- Exercise goal -
The answer must consist solely of the line that contains "order: Artiodactyla" and all subsequent lines of the data, each reproduced exactly.

[Collected data entries]
'''

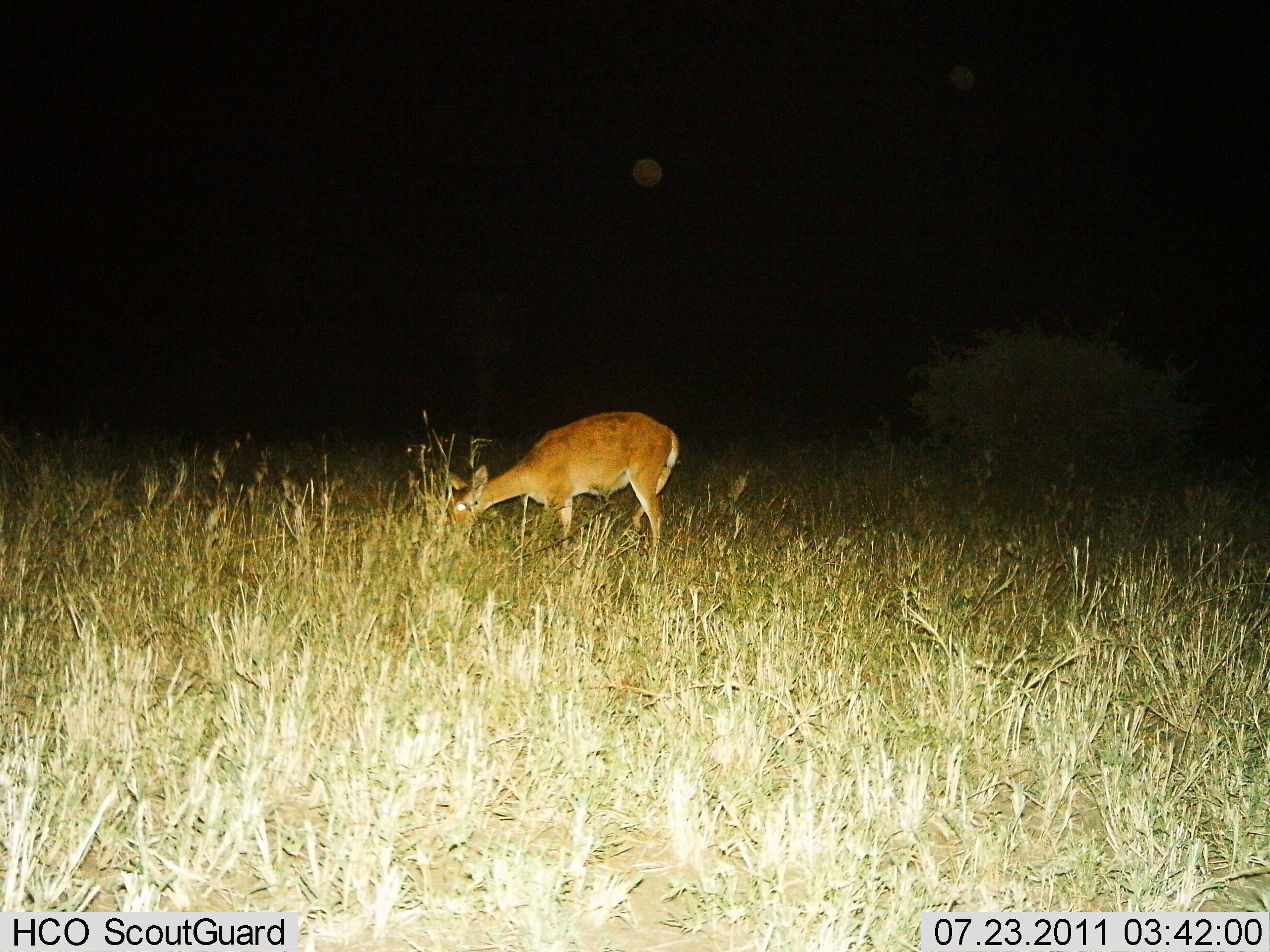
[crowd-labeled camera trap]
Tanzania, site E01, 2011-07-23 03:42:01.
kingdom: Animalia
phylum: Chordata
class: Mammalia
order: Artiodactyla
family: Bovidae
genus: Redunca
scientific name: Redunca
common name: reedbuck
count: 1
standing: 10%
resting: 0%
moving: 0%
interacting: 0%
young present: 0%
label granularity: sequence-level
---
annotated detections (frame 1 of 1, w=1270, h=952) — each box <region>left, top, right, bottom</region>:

'''

- Answer area -
order: Artiodactyla
family: Bovidae
genus: Redunca
scientific name: Redunca
common name: reedbuck
count: 1
standing: 10%
resting: 0%
moving: 0%
interacting: 0%
young present: 0%
label granularity: sequence-level
---
annotated detections (frame 1 of 1, w=1270, h=952) — each box <region>left, top, right, bottom</region>:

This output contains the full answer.